Midway through We Came As Romans’ April 4 set at New York City’s Gramercy Theatre, I scribbled down in my notes that the band “knows how to keep the party going.” I thought, as I was writing this, that it might be a weird turn of phrase to use for such a heavy band. But I must have been onto something because just a few minutes later, unclean vocalist Dave Stephens introduced a song with a crowd-rousing call of “let’s keep this party going!”
And a party it was. Throughout their roughly hour-long set, We Came As Romans never slowed down for a second, pumping up the stage with a high-voltage, airtight rush of metalcore. In addition to a mixture of era-spanning songs — ranging from classics like “Ghosts” to a number of tracks from their current album Cold Like War — the band’s setlist included some crowd-surfing, a lot of flashing lights, and an extended sequence of improvised EDM from clean vocalist Kyle Pavone, all grins and jives at the DJ table. The result was a vibrant, club-like atmosphere, a rager that felt like it could have gone until morning.
Of course, this party wasn’t a private one. The band found strong supporting acts in The Plot In You, Oceans Ate Alaska, Currents, and Tempting Fate, as well as from the delighted, rambunctious crowd. Bolstered by the commanding presence of frontman Stephens, the crowd danced in a hard-hitting mosh pit, one that started during the first act and and didn’t let up until the last encore. The energy was amazing to see; Gramercy Theater is a two-level venue, and I spent a good potion of the show on the stairs, scoping a vantage point of the floor below because I wanted to be able to watch this pit go. The band seemed to love it too, and a beaming Pavone called it one of the wildest nights of the tour.

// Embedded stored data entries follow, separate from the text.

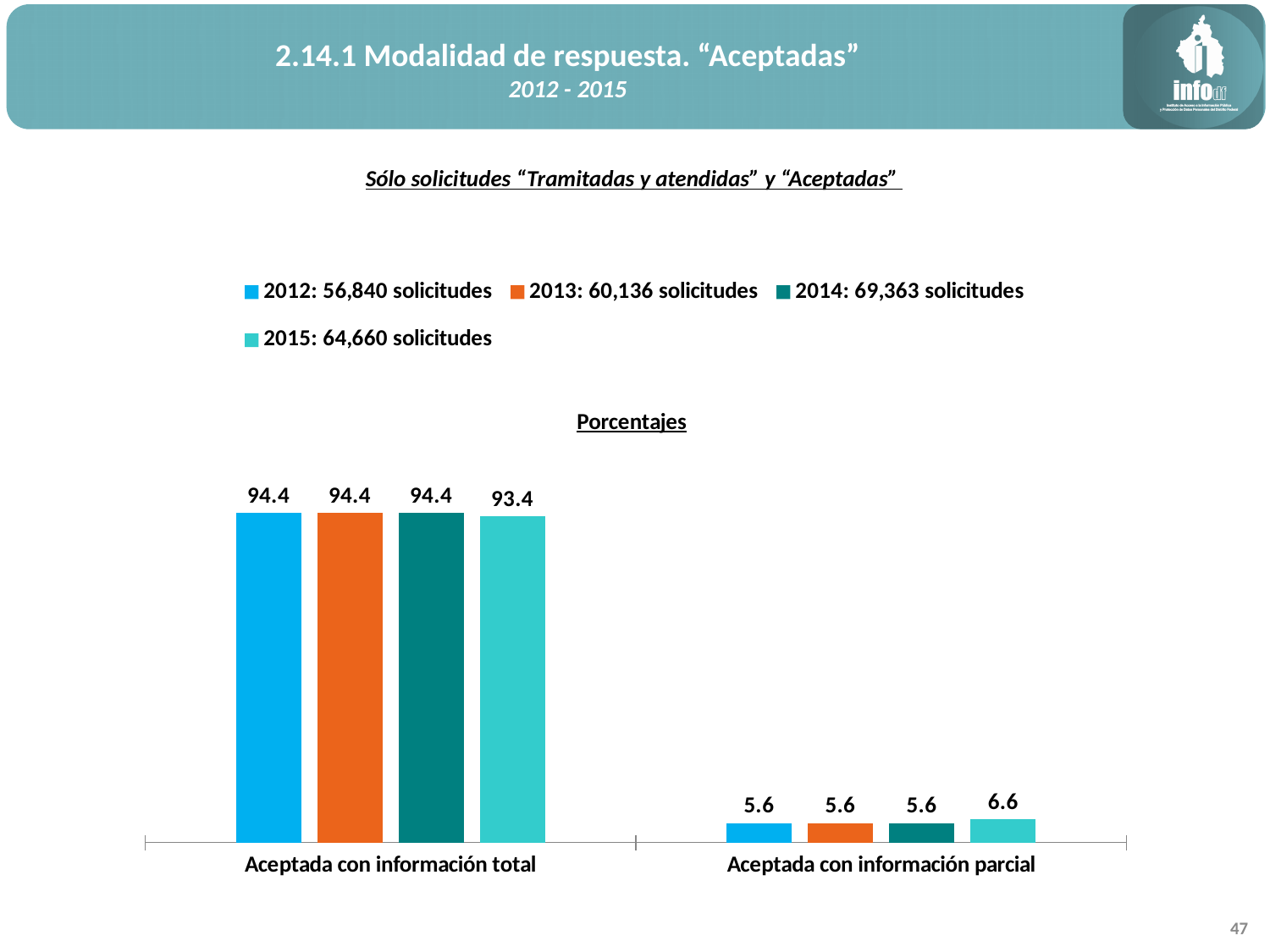
How many categories are shown on the x axis? 2 Which is larger: the 2015 value for "Aceptada con información parcial" or the 2014 value for "Aceptada con información parcial"? 2015 What is the value for 2013 in the "Aceptada con información total" category? 94.4 According to the legend, how many solicitudes were there in 2014? 69,363 What is the value for 2015 in the "Aceptada con información total" category? 93.4 What is the difference between the 2014 and 2015 values in the "Aceptada con información total" category? 1.0 What is the value for 2015 in the "Aceptada con información parcial" category? 6.6 What kind of chart is shown on the slide? Bar chart Which year has the lowest value in the "Aceptada con información total" category? 2015 How many series does the legend list? 4 Which year has the highest value in the "Aceptada con información parcial" category? 2015 What is the value for 2012 in the "Aceptada con información parcial" category? 5.6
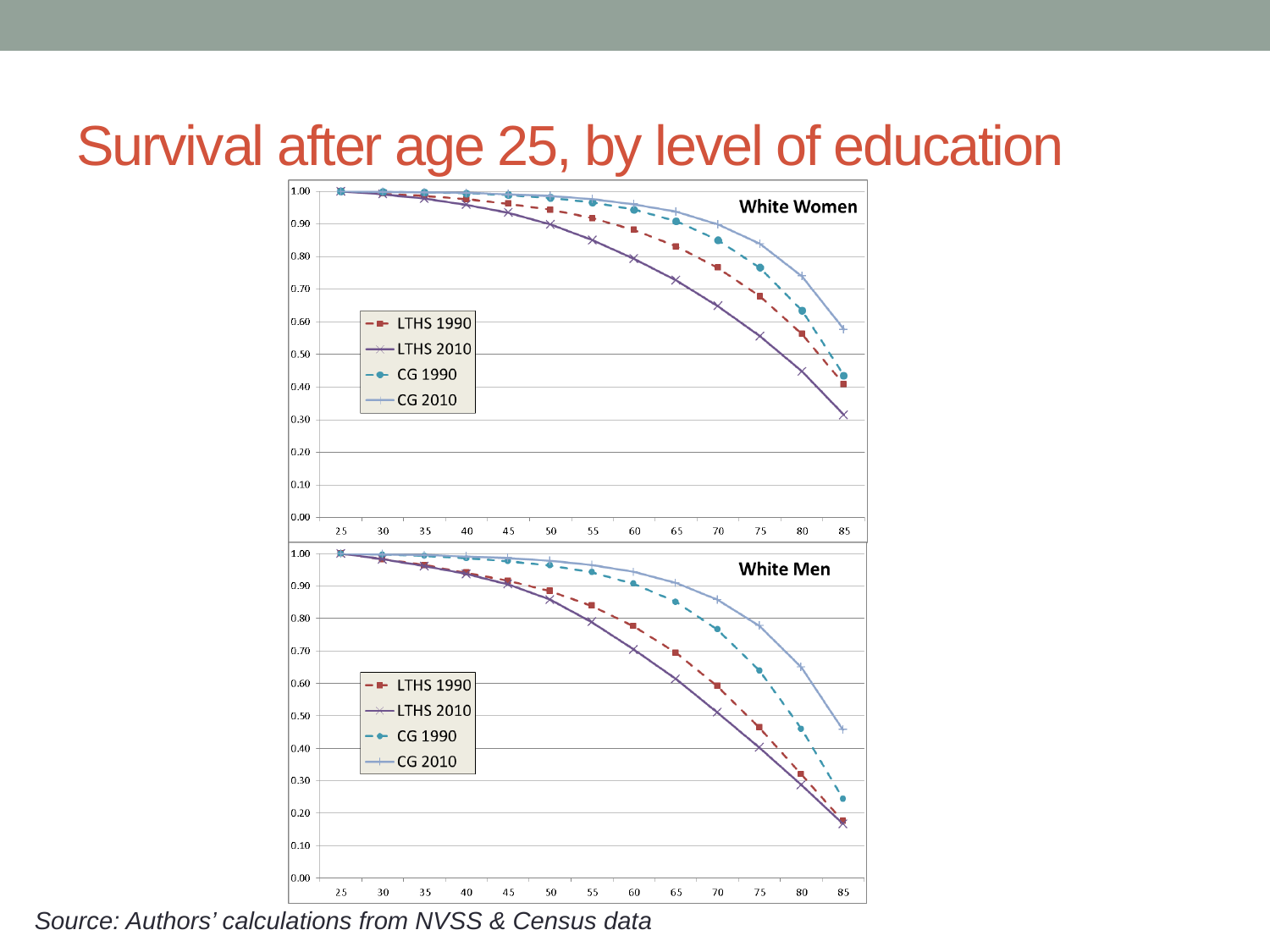
In the White Women chart, is the value for LTHS 2010 at age 85 greater or less than 0.40? less In the White Women chart, which series has the highest value at age 85? CG 2010 How many series does the legend of the White Women chart list? 4 In the White Men chart, at age 85, which is larger: CG 2010 or CG 1990? CG 2010 In the White Women chart, which series has the lowest value at age 85? LTHS 2010 In the White Women chart, do the survival values rise or fall as age increases? fall What kind of chart is the top chart (White Women)? line chart In the White Men chart, is the value for LTHS 1990 at age 85 greater or less than 0.30? less What are the four series listed in the legend of the White Men chart? LTHS 1990, LTHS 2010, CG 1990, CG 2010 In the White Men chart, which series has the highest value at age 85? CG 2010 In the White Women chart, is the value for CG 2010 at age 85 greater or less than 0.50? greater How many age points are plotted along the x axis of the White Men chart? 13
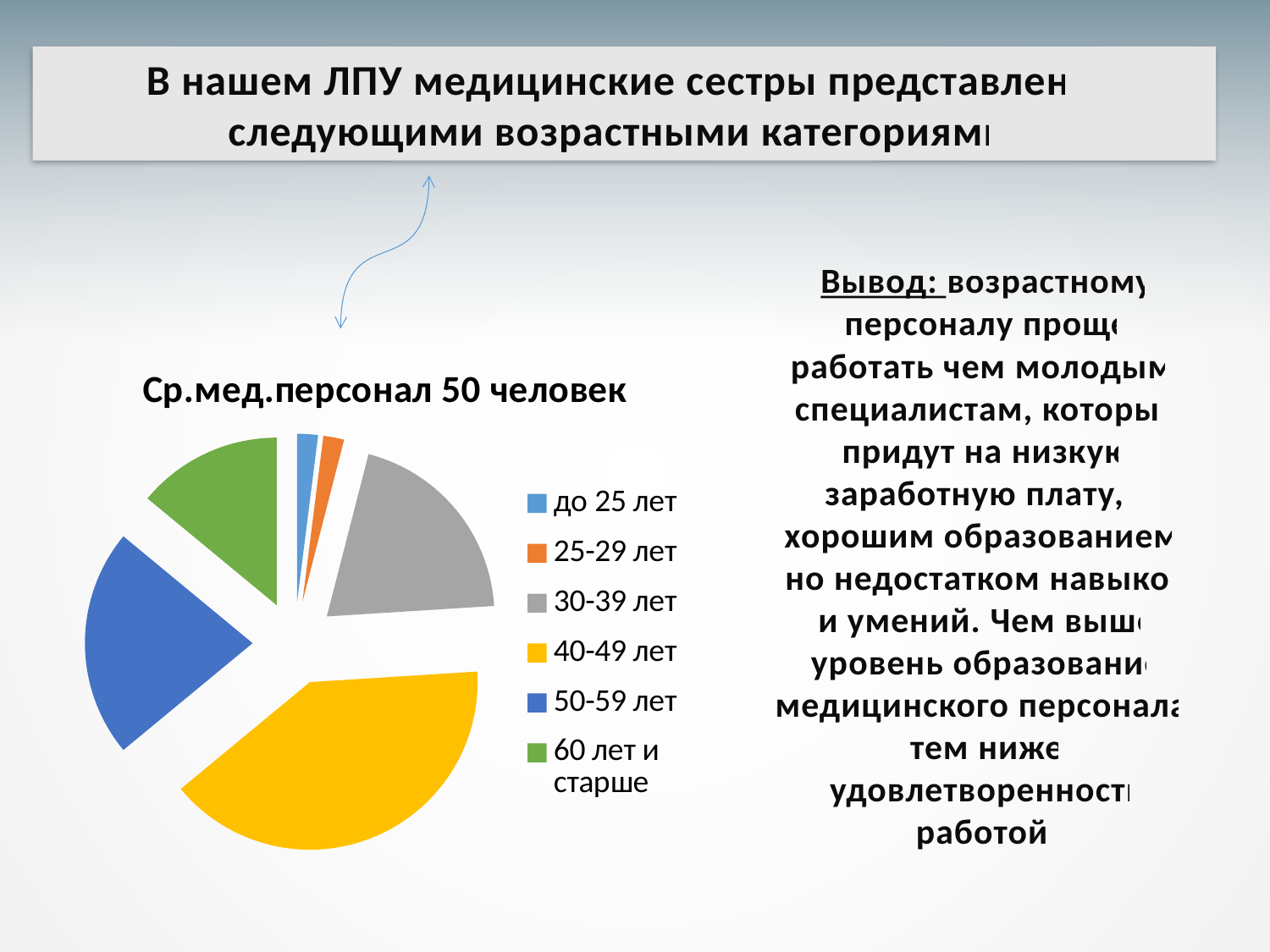
How many age categories does the pie chart show? 6 Which slice is larger in the pie chart: 40-49 лет or 30-39 лет? 40-49 лет Which slice is larger in the pie chart: 30-39 лет or 25-29 лет? 30-39 лет Which age category has the largest slice in the pie chart? 40-49 лет What is the title of the pie chart? Ср.мед.персонал 50 человек Which slice is larger in the pie chart: 50-59 лет or 60 лет и старше? 50-59 лет What colour is the slice for 40-49 лет in the pie chart? yellow How many entries does the legend of the pie chart list? 6 What kind of chart is shown on the slide? pie chart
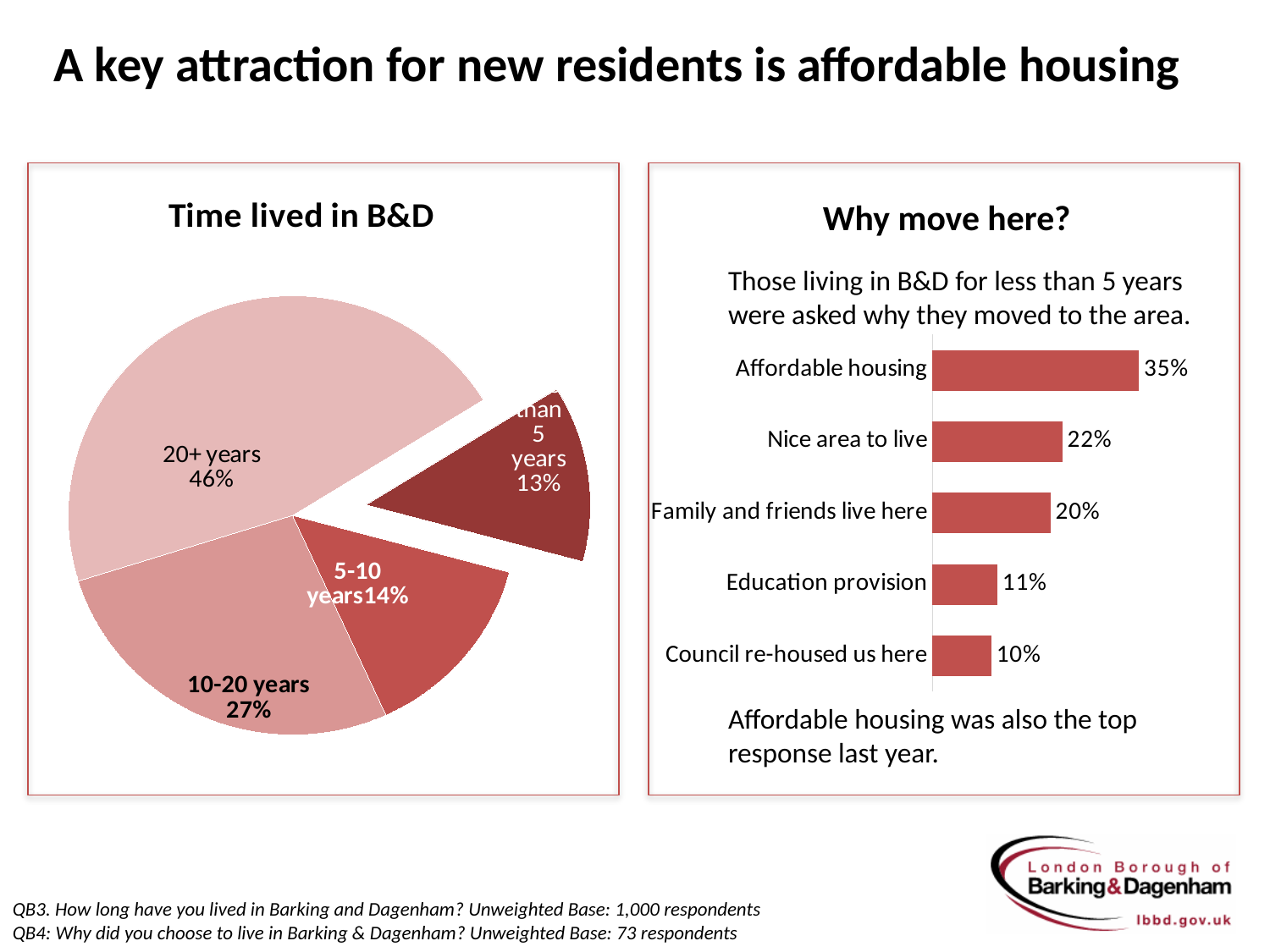
In the 'Time lived in B&D' pie chart, how many slices are there? 4 In the 'Time lived in B&D' pie chart, what percentage is shown on the exploded (pulled-out) slice? 13% In the 'Why move here?' chart, which reason has the lowest percentage? Council re-housed us here In the 'Why move here?' chart, what percentage is shown for 'Education provision'? 11% In the 'Time lived in B&D' pie chart, what percentage is shown for 5-10 years? 14% In the 'Time lived in B&D' pie chart, which category has the largest share? 20+ years What type of chart is 'Time lived in B&D'? Pie chart In the 'Time lived in B&D' pie chart, what share of respondents have lived in B&D for 20+ years? 46% In the 'Why move here?' chart, what is the difference between 'Nice area to live' and 'Family and friends live here'? 2% In the 'Time lived in B&D' pie chart, what percentage is shown for 10-20 years? 27% In the 'Time lived in B&D' pie chart, what is the difference between the 20+ years share and the 10-20 years share? 19% In the 'Why move here?' chart, what percentage gave 'Affordable housing' as their reason? 35%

Though the music and energy were heavy and pounding, that doesn’t mean the show lacked for deep-felt emotions. Stephens introduced several songs by dedicating them to his friends and his family members, and one — the career reflection “To Plant A Seed”— he sent out to the band’s fans. It was a poignant note: a nostalgic, inspirationally-minded song given as a gracious gift, proof that We Came As Romans is a band whose strong fist is matched by a powerful heart.